The submission by the plaintiff relating to the limitations placed on it to sue a subcontractor who had contracted with the main contractor, is not supported by the following grounds of defence:
though it had subcontracted the hospitality and catering services to Adrian Vantage Consultant's CC, it had never contracted with the plaintiff with regard to the subject matter of the claim:
it identified Adrian Vantage Consultant's CC as being the party with whom the plaintiff had contracted regarding the hospitality and
catering equipment during the same period and for its own account.

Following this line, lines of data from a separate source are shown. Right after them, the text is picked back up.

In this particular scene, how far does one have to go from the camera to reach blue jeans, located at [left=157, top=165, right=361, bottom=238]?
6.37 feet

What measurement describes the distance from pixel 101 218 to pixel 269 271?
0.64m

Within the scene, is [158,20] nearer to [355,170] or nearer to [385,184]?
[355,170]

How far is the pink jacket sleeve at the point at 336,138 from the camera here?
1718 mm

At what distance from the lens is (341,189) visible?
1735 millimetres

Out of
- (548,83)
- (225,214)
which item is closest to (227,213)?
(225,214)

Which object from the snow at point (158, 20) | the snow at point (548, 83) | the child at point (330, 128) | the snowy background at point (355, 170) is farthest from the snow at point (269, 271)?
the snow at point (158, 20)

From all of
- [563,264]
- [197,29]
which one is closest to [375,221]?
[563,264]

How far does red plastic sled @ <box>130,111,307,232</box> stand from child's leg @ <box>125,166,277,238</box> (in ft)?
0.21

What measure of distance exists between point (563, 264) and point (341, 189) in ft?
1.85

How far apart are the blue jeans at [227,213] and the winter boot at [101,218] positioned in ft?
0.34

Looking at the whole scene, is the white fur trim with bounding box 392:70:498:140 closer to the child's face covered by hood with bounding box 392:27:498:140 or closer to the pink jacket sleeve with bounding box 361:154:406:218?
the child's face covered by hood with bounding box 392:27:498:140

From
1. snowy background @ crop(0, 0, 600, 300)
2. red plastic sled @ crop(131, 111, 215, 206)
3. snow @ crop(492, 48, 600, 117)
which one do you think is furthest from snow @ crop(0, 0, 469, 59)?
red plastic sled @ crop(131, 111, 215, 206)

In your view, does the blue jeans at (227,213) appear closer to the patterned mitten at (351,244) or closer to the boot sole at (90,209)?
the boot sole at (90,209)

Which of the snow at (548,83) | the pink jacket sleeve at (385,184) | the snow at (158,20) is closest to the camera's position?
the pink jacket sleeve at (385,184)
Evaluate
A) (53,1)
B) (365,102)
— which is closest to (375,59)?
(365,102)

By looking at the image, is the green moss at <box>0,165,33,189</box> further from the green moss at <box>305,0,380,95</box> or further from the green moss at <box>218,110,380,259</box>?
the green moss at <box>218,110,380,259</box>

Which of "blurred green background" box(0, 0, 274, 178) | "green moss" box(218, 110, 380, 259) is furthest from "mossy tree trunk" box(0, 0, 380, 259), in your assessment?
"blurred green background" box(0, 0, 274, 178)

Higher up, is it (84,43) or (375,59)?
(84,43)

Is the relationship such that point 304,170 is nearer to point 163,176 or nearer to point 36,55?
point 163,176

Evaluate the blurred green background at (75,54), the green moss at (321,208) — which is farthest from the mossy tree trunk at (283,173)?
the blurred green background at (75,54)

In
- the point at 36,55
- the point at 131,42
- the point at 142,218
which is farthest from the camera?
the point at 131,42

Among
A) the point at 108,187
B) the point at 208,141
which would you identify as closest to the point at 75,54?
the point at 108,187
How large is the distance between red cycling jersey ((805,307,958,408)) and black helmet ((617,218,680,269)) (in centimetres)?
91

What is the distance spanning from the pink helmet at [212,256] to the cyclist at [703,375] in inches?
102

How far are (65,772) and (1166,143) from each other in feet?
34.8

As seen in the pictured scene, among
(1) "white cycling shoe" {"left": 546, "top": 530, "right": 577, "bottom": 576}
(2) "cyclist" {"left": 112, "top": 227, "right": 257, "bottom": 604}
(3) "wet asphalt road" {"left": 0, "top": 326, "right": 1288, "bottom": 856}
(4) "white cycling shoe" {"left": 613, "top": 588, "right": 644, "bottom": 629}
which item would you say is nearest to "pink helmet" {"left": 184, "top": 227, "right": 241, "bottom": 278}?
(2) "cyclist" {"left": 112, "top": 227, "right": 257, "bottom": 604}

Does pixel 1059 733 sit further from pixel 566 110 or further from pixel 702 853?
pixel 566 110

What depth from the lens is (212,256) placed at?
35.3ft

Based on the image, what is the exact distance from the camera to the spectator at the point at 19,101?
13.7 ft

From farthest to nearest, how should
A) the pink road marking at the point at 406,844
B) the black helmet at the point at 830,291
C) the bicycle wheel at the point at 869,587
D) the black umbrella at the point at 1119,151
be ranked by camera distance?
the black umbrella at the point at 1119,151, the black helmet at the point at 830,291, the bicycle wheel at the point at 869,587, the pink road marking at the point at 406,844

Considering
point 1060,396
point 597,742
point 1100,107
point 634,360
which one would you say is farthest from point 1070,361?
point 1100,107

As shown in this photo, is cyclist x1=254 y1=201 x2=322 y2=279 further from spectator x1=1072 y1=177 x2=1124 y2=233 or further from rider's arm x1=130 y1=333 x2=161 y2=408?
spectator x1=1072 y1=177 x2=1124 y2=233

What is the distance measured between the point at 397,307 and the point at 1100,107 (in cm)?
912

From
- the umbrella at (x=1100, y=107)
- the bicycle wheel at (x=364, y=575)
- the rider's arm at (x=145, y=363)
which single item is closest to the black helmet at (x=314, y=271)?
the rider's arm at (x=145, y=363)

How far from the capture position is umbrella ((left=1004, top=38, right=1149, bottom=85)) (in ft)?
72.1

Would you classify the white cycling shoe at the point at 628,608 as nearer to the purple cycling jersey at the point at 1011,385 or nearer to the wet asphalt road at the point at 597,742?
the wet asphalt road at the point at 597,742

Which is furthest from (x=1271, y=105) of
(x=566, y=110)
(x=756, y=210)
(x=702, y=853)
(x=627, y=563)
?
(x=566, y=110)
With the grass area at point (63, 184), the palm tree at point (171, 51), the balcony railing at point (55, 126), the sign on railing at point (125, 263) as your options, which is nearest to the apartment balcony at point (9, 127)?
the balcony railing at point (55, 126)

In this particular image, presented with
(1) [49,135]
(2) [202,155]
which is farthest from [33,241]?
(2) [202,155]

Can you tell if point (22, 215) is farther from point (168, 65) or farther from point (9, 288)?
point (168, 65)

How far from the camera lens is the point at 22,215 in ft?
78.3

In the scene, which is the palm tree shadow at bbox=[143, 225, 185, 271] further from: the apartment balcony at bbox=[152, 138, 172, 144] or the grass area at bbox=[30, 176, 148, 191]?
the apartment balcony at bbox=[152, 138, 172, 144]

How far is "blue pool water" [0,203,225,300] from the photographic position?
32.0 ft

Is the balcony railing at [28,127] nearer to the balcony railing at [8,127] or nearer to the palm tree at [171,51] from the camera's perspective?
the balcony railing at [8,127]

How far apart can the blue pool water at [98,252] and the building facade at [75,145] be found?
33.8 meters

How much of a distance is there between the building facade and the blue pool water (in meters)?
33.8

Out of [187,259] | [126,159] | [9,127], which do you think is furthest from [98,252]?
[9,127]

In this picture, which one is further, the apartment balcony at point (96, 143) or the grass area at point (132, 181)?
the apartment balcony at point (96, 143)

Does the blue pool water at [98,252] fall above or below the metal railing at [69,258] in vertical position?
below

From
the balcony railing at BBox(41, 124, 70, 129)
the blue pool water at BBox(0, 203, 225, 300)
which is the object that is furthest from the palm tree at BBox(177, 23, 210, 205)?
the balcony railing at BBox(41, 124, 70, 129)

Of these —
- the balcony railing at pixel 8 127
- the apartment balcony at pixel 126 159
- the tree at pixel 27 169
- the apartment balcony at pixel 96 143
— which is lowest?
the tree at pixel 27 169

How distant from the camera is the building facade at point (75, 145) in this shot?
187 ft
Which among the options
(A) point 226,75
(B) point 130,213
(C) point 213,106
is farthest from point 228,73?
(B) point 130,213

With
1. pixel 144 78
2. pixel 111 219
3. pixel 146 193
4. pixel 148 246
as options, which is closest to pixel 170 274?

(my underlining); proof to such effect was provided;
3. except for the difference in amounts claimed, the cause of action in the Durban and Coast Local Division and before this court were similar in many respects;
I am satisfied that these explanations are bona fide and good at law.
 The defendant was entitled to raise the plea of lis pendens even though he was not a party to the proceedings in the Durban and Coast Local Division; Cook and Others v Muller (N) 1973 (2) SA 247 at 245 E. It is submitted on behalf of the defendant that punitive costs on an attorney and client scale be warded against the defendant because of its knowledge of the pending litigation which made the launching of this application vexatious and unnecessary. It is my view however, that it is not apposite during this application to consider the issue of costs of this nature because not all the facts are before me and, the trial court would be best suited to do so.
 In the result, I make the following order:
Summary judgment is refused.
Leave is granted to the defendant to defend the action.
3. The costs of the application for summary judgment are reserved for determination by the trial court hearing the action.
(ACTING JUDGE OF THE HIGH COURT)
DATE OF HEARING: 23 MAY 2008
JUDGMENT HANDED DOWN ON : 6 JUNE 2008
ATTORNEYS FOR THE PLAINTIFF: ANDREW DE JOHNGH ATTORNEYS;
ADVOCATE FOR THE PLAINTIFF: J HERSHENSOHN
ATTORNEY FOR THE DEFENDANT: JACOBSON AND LEVY INC.